* Passage provided:
□ □ □ □
Universities and funding bodies are urged to find better ways of working with graduate-rich small and medium-sized businesses in the CDIT industries and to prioritise technology-heavy CDIT programmes. By taking a more interdisciplinary approach and working more closely with business, universities can provide high-quality graduates with a range of work skills and the flexibility and knowledge to remain innovative throughout their careers.
The report also calls on business to play its part in developing graduates capable of leading the UK’s CDIT industries. It calls on employers to collaborate closely with the universities that supply them. It also proposes that industry bodies should promote volunteer schemes through which professionals can work with students and help them develop the employability skills they need for the CDIT jobs market.
Farm businesses: research for new products, technologies and management practices
The NFU represents 55,000 farm businesses in England and Wales involving an estimated 155,000 farmers, managers and partners in the business, plus 55,000 ‘Countryside’ members with an interest in farming and rural issues. The NFU’s key concerns are as follows:
It is vital that scientists with the motivation and skills needed to take discoveries through to application are recognised and rewarded in the same way as those doing fundamental research. It also needs to facilitate the close relationship between groups of scientists and/or whole institutes and the industry sectors their research is relevant to, such that business can readily identify them as centres of excellence and genuine knowledge exchange is achieved.
□ □ □ □
* Given records:
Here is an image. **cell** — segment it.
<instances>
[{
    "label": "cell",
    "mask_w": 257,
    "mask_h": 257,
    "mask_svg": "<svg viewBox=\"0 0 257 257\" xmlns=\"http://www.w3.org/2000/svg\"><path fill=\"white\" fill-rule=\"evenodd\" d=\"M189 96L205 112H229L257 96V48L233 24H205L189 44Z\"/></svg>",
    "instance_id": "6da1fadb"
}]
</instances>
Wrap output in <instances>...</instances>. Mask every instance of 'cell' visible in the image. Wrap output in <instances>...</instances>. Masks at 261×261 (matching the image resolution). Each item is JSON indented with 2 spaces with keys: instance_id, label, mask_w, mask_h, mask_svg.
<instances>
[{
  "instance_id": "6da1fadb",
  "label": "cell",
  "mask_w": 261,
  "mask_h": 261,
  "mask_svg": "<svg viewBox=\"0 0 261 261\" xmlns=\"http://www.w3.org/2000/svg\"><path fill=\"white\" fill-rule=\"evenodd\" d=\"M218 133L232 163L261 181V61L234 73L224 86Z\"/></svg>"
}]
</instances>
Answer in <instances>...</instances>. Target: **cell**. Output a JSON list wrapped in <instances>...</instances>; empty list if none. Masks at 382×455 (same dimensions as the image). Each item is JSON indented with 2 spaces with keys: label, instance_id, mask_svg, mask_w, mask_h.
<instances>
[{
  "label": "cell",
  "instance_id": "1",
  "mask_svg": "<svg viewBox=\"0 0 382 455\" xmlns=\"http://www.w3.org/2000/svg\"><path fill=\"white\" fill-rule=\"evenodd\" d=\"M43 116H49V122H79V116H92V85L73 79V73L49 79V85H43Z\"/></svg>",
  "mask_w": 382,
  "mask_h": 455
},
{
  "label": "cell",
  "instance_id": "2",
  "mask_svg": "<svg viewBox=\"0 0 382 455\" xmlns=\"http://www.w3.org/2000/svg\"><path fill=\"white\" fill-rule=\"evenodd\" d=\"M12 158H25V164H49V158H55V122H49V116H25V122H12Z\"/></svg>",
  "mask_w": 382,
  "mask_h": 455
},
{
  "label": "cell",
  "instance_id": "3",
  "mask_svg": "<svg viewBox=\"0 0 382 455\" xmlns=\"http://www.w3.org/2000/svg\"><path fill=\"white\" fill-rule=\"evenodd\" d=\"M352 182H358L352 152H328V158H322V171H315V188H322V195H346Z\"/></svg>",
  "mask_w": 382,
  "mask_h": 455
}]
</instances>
□ □ □ □
* Instructions:
a – Translate this sentence from the passage on universities and industry into Spanish: "It calls on employers to collaborate closely with the universities that supply them."
b – Reproduce the portion of the passage on universities and industry starting at "Universities and funding" and ending at "CDIT jobs market.".

* Task-by-task outputs:
a – Pide a los empleadores que colaboren estrechamente con las universidades que los abastecen.

b –
Universities and funding bodies are urged to find better ways of working with graduate-rich small and medium-sized businesses in the CDIT industries and to prioritise technology-heavy CDIT programmes. By taking a more interdisciplinary approach and working more closely with business, universities can provide high-quality graduates with a range of work skills and the flexibility and knowledge to remain innovative throughout their careers.
The report also calls on business to play its part in developing graduates capable of leading the UK’s CDIT industries. It calls on employers to collaborate closely with the universities that supply them. It also proposes that industry bodies should promote volunteer schemes through which professionals can work with students and help them develop the employability skills they need for the CDIT jobs market.